The final Pinot Noir that I tasted from Soléna was teh 2006 Domaine Danielle Laurent. With a small production of 573 caes, this single vineyard designate from Yamhill-Carlton has black cherries and clove, which you immediately feel on the tip of your tongue.  This wine cries for food, and the dark earth and spice would be perfect for a pork roast or brown sugar glazed salmon.  At $45, it’s a splurge but worth it if you are exploring the Oregon pinot regions.

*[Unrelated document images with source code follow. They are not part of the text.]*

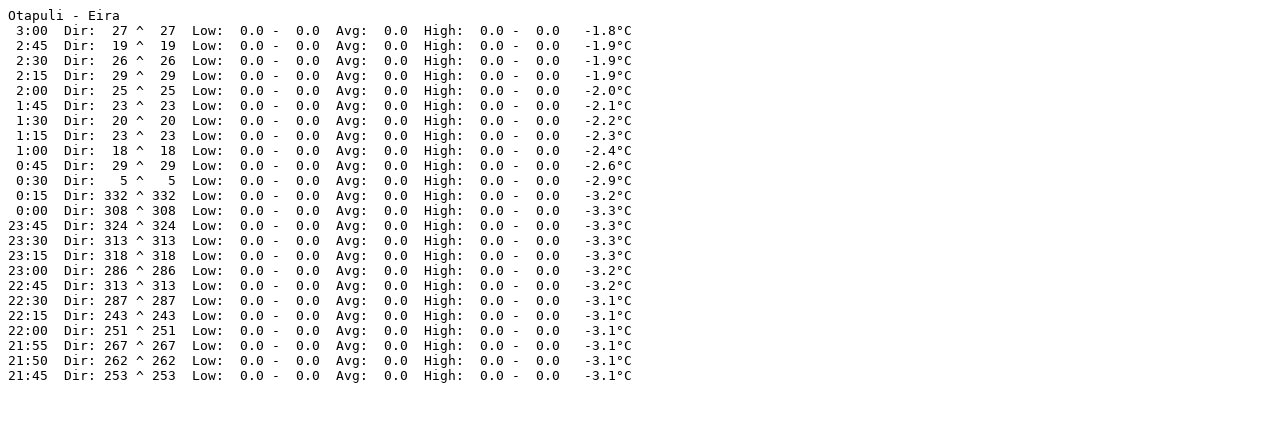

--- FILE ---
content_type: text/plain
request_url: http://eira.poista.net/weather.txt
body_size: 322
content:
Otapuli - Eira
 3:00  Dir:  27 ^  27  Low:  0.0 -  0.0  Avg:  0.0  High:  0.0 -  0.0   -1.8°C
 2:45  Dir:  19 ^  19  Low:  0.0 -  0.0  Avg:  0.0  High:  0.0 -  0.0   -1.9°C
 2:30  Dir:  26 ^  26  Low:  0.0 -  0.0  Avg:  0.0  High:  0.0 -  0.0   -1.9°C
 2:15  Dir:  29 ^  29  Low:  0.0 -  0.0  Avg:  0.0  High:  0.0 -  0.0   -1.9°C
 2:00  Dir:  25 ^  25  Low:  0.0 -  0.0  Avg:  0.0  High:  0.0 -  0.0   -2.0°C
 1:45  Dir:  23 ^  23  Low:  0.0 -  0.0  Avg:  0.0  High:  0.0 -  0.0   -2.1°C
 1:30  Dir:  20 ^  20  Low:  0.0 -  0.0  Avg:  0.0  High:  0.0 -  0.0   -2.2°C
 1:15  Dir:  23 ^  23  Low:  0.0 -  0.0  Avg:  0.0  High:  0.0 -  0.0   -2.3°C
 1:00  Dir:  18 ^  18  Low:  0.0 -  0.0  Avg:  0.0  High:  0.0 -  0.0   -2.4°C
 0:45  Dir:  29 ^  29  Low:  0.0 -  0.0  Avg:  0.0  High:  0.0 -  0.0   -2.6°C
 0:30  Dir:   5 ^   5  Low:  0.0 -  0.0  Avg:  0.0  High:  0.0 -  0.0   -2.9°C
 0:15  Dir: 332 ^ 332  Low:  0.0 -  0.0  Avg:  0.0  High:  0.0 -  0.0   -3.2°C
 0:00  Dir: 308 ^ 308  Low:  0.0 -  0.0  Avg:  0.0  High:  0.0 -  0.0   -3.3°C
23:45  Dir: 324 ^ 324  Low:  0.0 -  0.0  Avg:  0.0  High:  0.0 -  0.0   -3.3°C
23:30  Dir: 313 ^ 313  Low:  0.0 -  0.0  Avg:  0.0  High:  0.0 -  0.0   -3.3°C
23:15  Dir: 318 ^ 318  Low:  0.0 -  0.0  Avg:  0.0  High:  0.0 -  0.0   -3.3°C
23:00  Dir: 286 ^ 286  Low:  0.0 -  0.0  Avg:  0.0  High:  0.0 -  0.0   -3.2°C
22:45  Dir: 313 ^ 313  Low:  0.0 -  0.0  Avg:  0.0  High:  0.0 -  0.0   -3.2°C
22:30  Dir: 287 ^ 287  Low:  0.0 -  0.0  Avg:  0.0  High:  0.0 -  0.0   -3.1°C
22:15  Dir: 243 ^ 243  Low:  0.0 -  0.0  Avg:  0.0  High:  0.0 -  0.0   -3.1°C
22:00  Dir: 251 ^ 251  Low:  0.0 -  0.0  Avg:  0.0  High:  0.0 -  0.0   -3.1°C
21:55  Dir: 267 ^ 267  Low:  0.0 -  0.0  Avg:  0.0  High:  0.0 -  0.0   -3.1°C
21:50  Dir: 262 ^ 262  Low:  0.0 -  0.0  Avg:  0.0  High:  0.0 -  0.0   -3.1°C
21:45  Dir: 253 ^ 253  Low:  0.0 -  0.0  Avg:  0.0  High:  0.0 -  0.0   -3.1°C
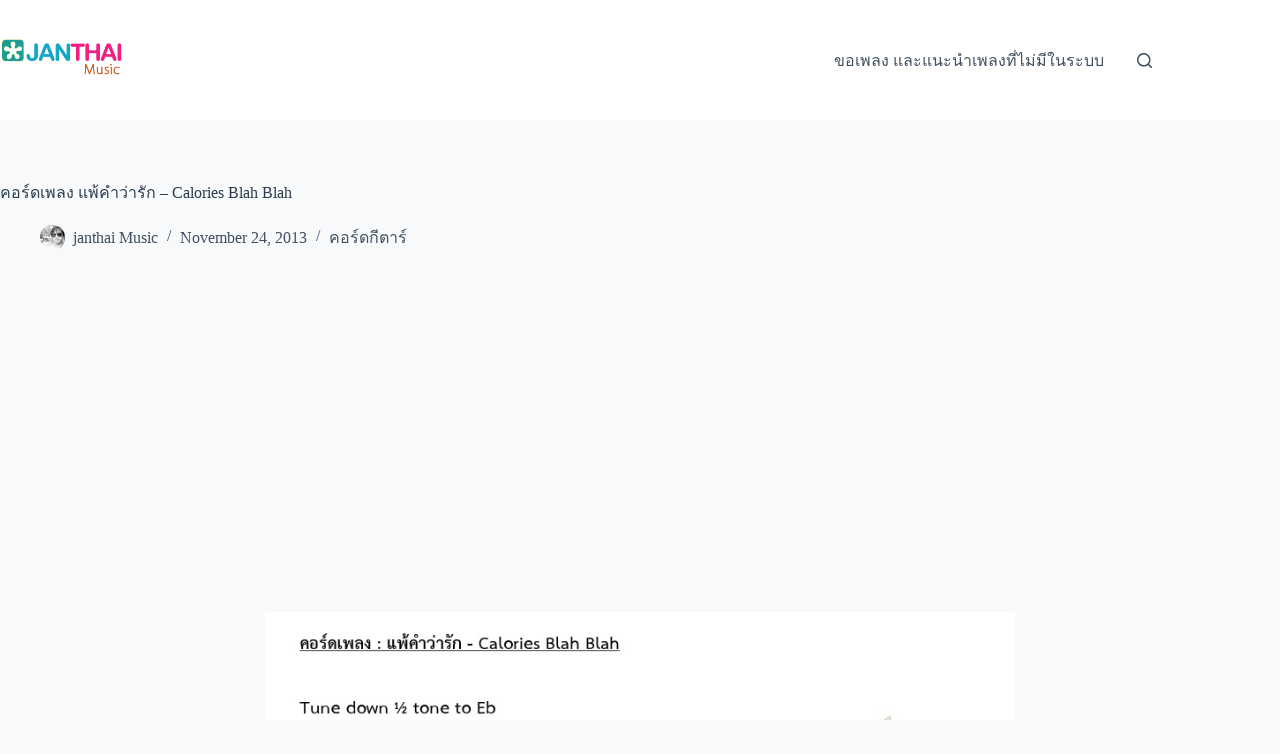

--- FILE ---
content_type: text/html; charset=utf-8
request_url: https://www.google.com/recaptcha/api2/aframe
body_size: 248
content:
<!DOCTYPE HTML><html><head><meta http-equiv="content-type" content="text/html; charset=UTF-8"></head><body><script nonce="SSU8wcIkNchluwU9hESmAg">/** Anti-fraud and anti-abuse applications only. See google.com/recaptcha */ try{var clients={'sodar':'https://pagead2.googlesyndication.com/pagead/sodar?'};window.addEventListener("message",function(a){try{if(a.source===window.parent){var b=JSON.parse(a.data);var c=clients[b['id']];if(c){var d=document.createElement('img');d.src=c+b['params']+'&rc='+(localStorage.getItem("rc::a")?sessionStorage.getItem("rc::b"):"");window.document.body.appendChild(d);sessionStorage.setItem("rc::e",parseInt(sessionStorage.getItem("rc::e")||0)+1);localStorage.setItem("rc::h",'1769412903123');}}}catch(b){}});window.parent.postMessage("_grecaptcha_ready", "*");}catch(b){}</script></body></html>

I enjoyed my meander through the Oregon wine country, and I suggest anyone who is a Pinot Prince or Princess to do the same.  I am guilty of being blinded by the amazing wines right in front of me in Russian River, carneros, and Anderson valley, and I forget that slightly farther to the north, there is a world class region waiting to be explored.  For this California palate, I was a bit wary of breaking the glass door between California and Oregon, since in the past I have been less than enthused with some examples, but I am happy to report that my taste buds have grown up and gone to Pinot heaven.

Special thanks to Lynnette Shaw and Soléna Estates for providing this samples and being a great dinner companiona s I rambled on about social media and the wine writing revolution!